We'll also run a select
statement to see the data in the table.
copy into json_weather_data
from @nyc_weather
file_format = (type = json strip_outer_array = true);
select * from json_weather_data limit 10;
If we inspect a single entry from our v
column, the JSON looks like the below snippet. While this is a great start, it doesn't help us with data analysis. We need to Transformthis data now into a tabular format.
{
"coco": 7,
"country": "US",
"dwpt": 18.3,
"elevation": 4,
"icao": "KJFK",
"latitude": 40.6333,
"longitude": -73.7667,
"name": "John F. Kennedy Airport",
"obsTime": "2016-07-05T00:00:00.000Z",
"prcp": 0,
"pres": 1015.3,
"region": "NY",
"rhum": 76,
"snow": null,
"station": "74486",
"temp": 22.8,
"timezone": "America/New_York",
"tsun": null,
"wdir": 190,
"weatherCondition": "Light Rain",
"wmo": "74486",
"wpgt": null,
"wspd": 31.7
}
Transforming Data
This step next is how we're going to transform our data directly in Snowflake. This sample JSON data is fairly simple but will illustrate the point very well. Snowflake supports the ability to query JSON data directly in the database specifying key names in your query.
To make this data more accessible and always in a tabular format, we'll create a new View of this data based on the raw JSON data in our Table. That way, whenever the data is updated in the Table, the View will reflect the changes.
Note the syntax of the query. column:key_name::data_type
. This pattern is repeated for each value we want to extract. We should also alias each of the columns with the as
keyword to make them more readable.
-- create a view that will put structure onto the semi-structured data
create or replace view json_weather_data_view as
select
v:obsTime::timestamp as observation_time,
v:station::string as station_id,
v:name::string as city_name,
v:country::string as country,
v:latitude::float as city_lat,
v:longitude::float as city_lon,
v:weatherCondition::string as weather_conditions,
v:coco::int as weather_conditions_code,
v:temp::float as temp,
v:prcp::float as rain,
v:tsun::float as tsun,
v:wdir::float as wind_dir,
v:wspd::float as wind_speed,
v:dwpt::float as dew_point,
v:rhum::float as relative_humidity,
v:pres::float as pressure
from
json_weather_data
where
station_id = '72502';
Now a select
statement to query our new view will return a tabular data format.

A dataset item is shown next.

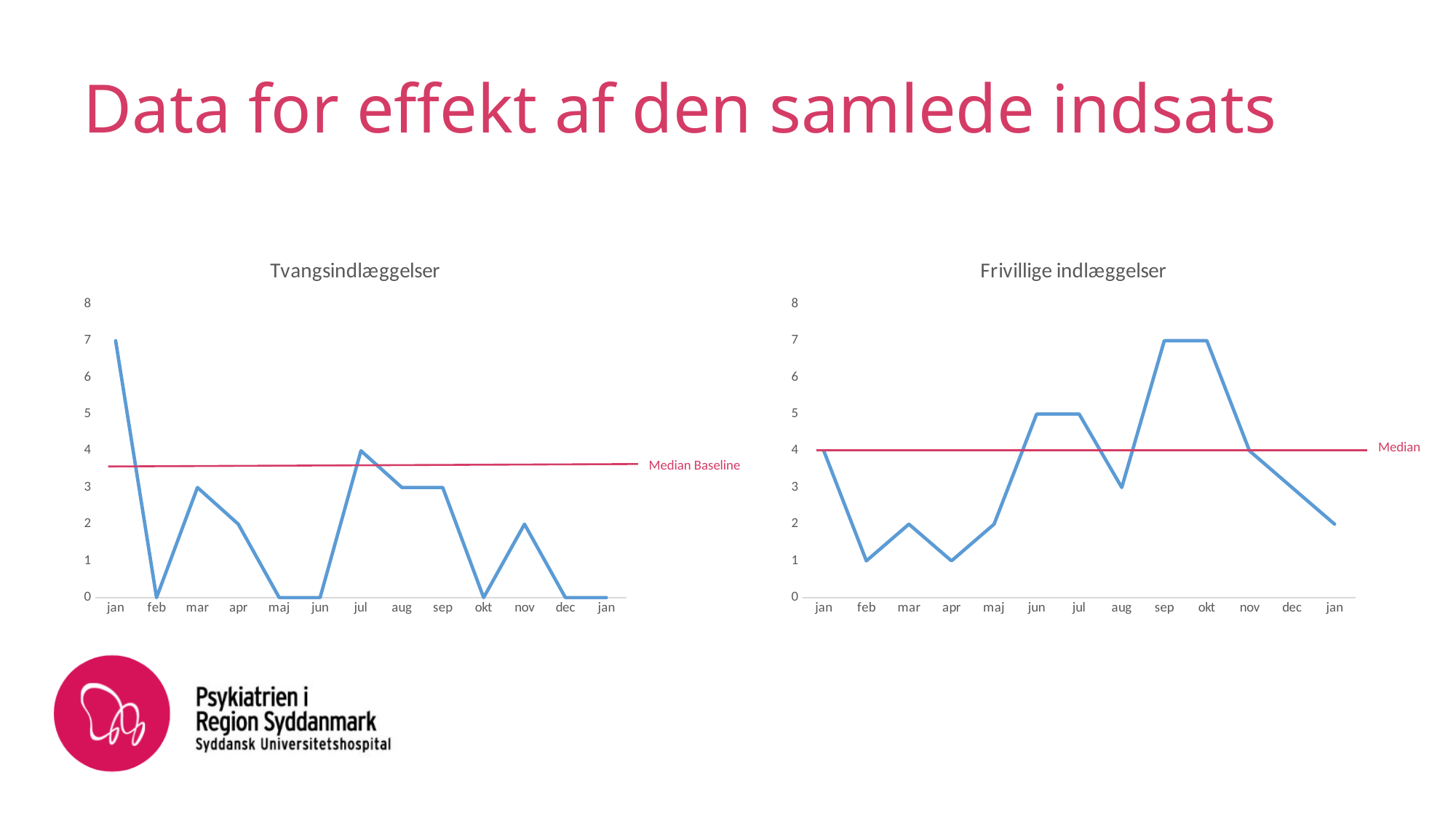
In the 'Tvangsindlæggelser' chart, what is the value for the first jan? 7 In the 'Frivillige indlæggelser' chart, what value does the Median line sit at? 4 What is the label of the red horizontal line in the 'Tvangsindlæggelser' chart? Median Baseline In the 'Frivillige indlæggelser' chart, what is the value for feb? 1 In the 'Tvangsindlæggelser' chart, what is the value for jul? 4 In the 'Frivillige indlæggelser' chart, which is larger, the value for jun or the value for aug? jun What kind of chart is the 'Tvangsindlæggelser' chart? line chart In the 'Tvangsindlæggelser' chart, how many months are plotted on the x axis? 13 In the 'Tvangsindlæggelser' chart, which month has the highest value? jan (the first) In the 'Frivillige indlæggelser' chart, what is the value for sep? 7 In the 'Tvangsindlæggelser' chart, what is the difference between the value for mar and the value for nov? 1 In the 'Frivillige indlæggelser' chart, what is the difference between the value for okt and the value for nov? 3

select * from json_weather_data_view
where date_trunc('month',observation_time) = '2018-01-01'
limit 10;
That's it! We've now loaded, transformed, and queried our data in Snowflake. We can now use this data for analysis or visualization.
To see more on this workflow using data from MongoDB, check out my article How to Normalize MongoDB Data in Snowflake for Data Science Workflows and to run through the whole Snowflake quick start tutorial, visit Snowflake Quickstarts
Take it further and automate the workflow from an S3 bucket to a snowflake stage with Airflow. Check out my article Getting Started with Astronomer Airflow: The Data Engineering Workhorse for more details.
Conclusion
Snowflake is a cloud-native Data Warehouse solution built to scale from startups to enterprises. We talked about how modern data warehouses support the process of ELT or transform data directly in the Data Warehouse as an alternative to ETL. Next, we walked through loading data from an S3 Bucket into a Stage, then copying it into a Table. Finally, we showed Snowflake's powerful ability to query JSON directly and create columns from the keys. This article will hopefully give you a head start and on your way to new Data Engineering skills!